### Document text
▶

Oh, you did? Sorry, didn’t hear you. Damn internet isn’t turned up loud enough.
Okay, so I have a friend who works from home.  She has an eleven year old daughter.  Let’s call her Melbourne, Mel for short.  Having Mel at home makes my friend’s life harder.  Having Mel with me makes my life easier because she is free slave labor the kids love her.  I have her on Tuesdays and Thursdays.  It’s awesome!
On Tuesdays we go to the library for Huck & Mel to participate in reading groups and for Worm to act like a total turd in public.  There’s a story-time for his age group as well, but he would rather chew off his own feet than attend.  At least that was my understanding on Tuesday.  The holy hell fit he pitched when I tried to enter the story room could have indicated that he would rather chew off his own elbows.  I’m not really certain of anything except that he was going to start biting if we didn’t get the eff away from the soft spoken lady, puppets, craft supplies and happy children.

◀

### Provided material
▶

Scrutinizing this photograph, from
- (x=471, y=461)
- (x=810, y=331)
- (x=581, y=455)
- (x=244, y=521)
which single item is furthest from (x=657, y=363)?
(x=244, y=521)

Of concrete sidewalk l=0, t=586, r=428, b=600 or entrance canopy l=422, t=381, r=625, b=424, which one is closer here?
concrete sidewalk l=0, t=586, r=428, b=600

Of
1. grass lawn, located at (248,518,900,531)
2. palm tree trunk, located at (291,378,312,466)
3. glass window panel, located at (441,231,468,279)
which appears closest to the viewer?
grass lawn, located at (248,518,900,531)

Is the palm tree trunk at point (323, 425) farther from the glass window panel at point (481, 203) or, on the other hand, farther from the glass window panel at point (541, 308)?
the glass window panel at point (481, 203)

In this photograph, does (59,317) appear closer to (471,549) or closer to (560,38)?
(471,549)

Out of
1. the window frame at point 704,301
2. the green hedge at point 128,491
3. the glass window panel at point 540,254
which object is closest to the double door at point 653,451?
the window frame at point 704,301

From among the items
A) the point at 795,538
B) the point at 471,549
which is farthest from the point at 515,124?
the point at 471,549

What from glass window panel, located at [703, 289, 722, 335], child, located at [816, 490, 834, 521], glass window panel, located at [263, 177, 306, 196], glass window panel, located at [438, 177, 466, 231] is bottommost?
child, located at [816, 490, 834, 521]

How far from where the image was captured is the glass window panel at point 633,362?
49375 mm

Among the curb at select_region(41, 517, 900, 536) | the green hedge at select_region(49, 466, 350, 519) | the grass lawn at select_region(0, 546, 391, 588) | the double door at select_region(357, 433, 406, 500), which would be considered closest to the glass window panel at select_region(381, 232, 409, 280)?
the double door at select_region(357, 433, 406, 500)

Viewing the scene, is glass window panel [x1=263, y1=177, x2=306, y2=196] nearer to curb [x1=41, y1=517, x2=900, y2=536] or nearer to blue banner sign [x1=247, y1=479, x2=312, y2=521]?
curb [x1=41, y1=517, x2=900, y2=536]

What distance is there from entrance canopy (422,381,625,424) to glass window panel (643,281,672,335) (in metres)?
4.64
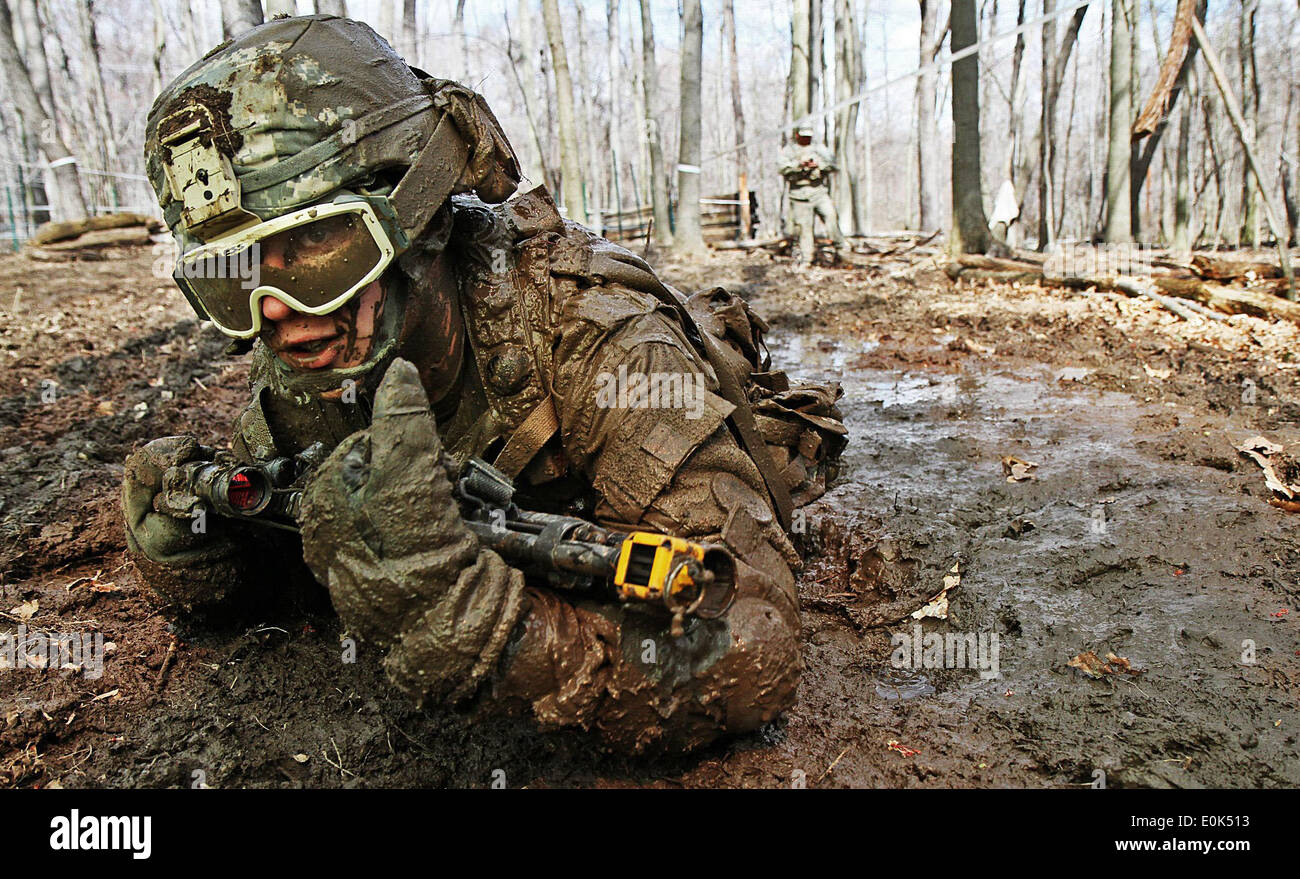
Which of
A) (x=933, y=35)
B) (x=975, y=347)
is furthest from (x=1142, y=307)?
(x=933, y=35)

◀

### Work to be completed
Carry on the post about the library trip from the point where it stops. The records stand apart from the post about the library trip.

### Output
On Thursdays the library has kid friendly entertainment, so we went back.  It was kiddy music. It was horrible.  Huck loved it. 
How does a kid like The Clash and a duo that opens with ‘If You’re Happy and You Know It’ and closes with the alphabet song set to a really generic Reggae beat?
It started out okay.  Worm sat on my lap, away from the other kids, and said “SONG” after the first tune.  He even sat on the rug by Jack, briefly.  Then they sang a song about candy.  Worm lost his shit.
He began crying and yelling “CANDY” and digging through my purse.  I had no candy.  I did have some Breath Savers.  I bit one in half and let him eat it.  He liked it and wanted to eat the whole roll.  I don’t know what eating a roll of Breath Savers will do to a two year old’s stomach. I imagine the result would be diarrhea that smells refreshing. I’m not interested in testing that theory.
He was so inconsolable that I had to take him out to the car.  In the car we listened to really bad kid music and did not eat candy.  He was happy as a clam.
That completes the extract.